Expressing rotation mathematically can be rather challenging, even in two dimensional space. Typically, the subject is approached from complicated-looking rotation matrices, with the occasional accompanying comment about complex numbers. The challenge only increases when examining three dimensional space, where everyone has different ideas about the best implementations. In what follows, I attempt to provide a derivation of 2D and 3D rotations based in intuition and without the use of trigonometry.

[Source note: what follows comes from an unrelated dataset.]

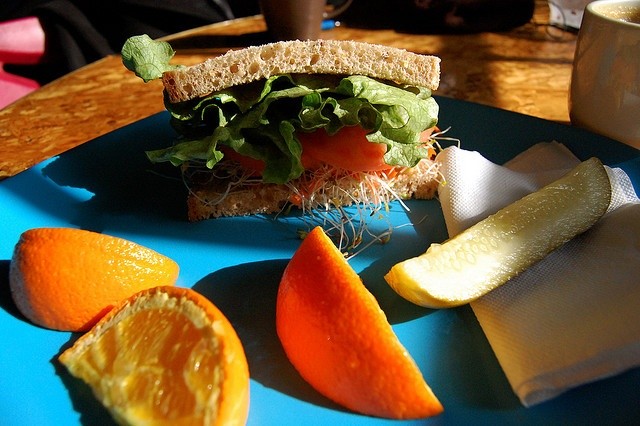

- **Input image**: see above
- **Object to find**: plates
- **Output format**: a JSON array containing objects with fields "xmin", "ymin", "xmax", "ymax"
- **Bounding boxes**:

Complex Numbers: 2D Rotations
As points in the plane, multiplication between complex numbers is frequently analyzed as a combination of scaling (a ratio of two scales) and rotation (a point on the complex unit circle). However, the machinery used in these analyses usually expresses complex numbers in a polar form involving the complex exponential. This leverages prior knowledge of trigonometry and some calculus, and in fact obfuscates the algebraic properties of complex numbers. Neither concept is truly necessary to understand points on the complex unit circle, or complex number multiplication in general.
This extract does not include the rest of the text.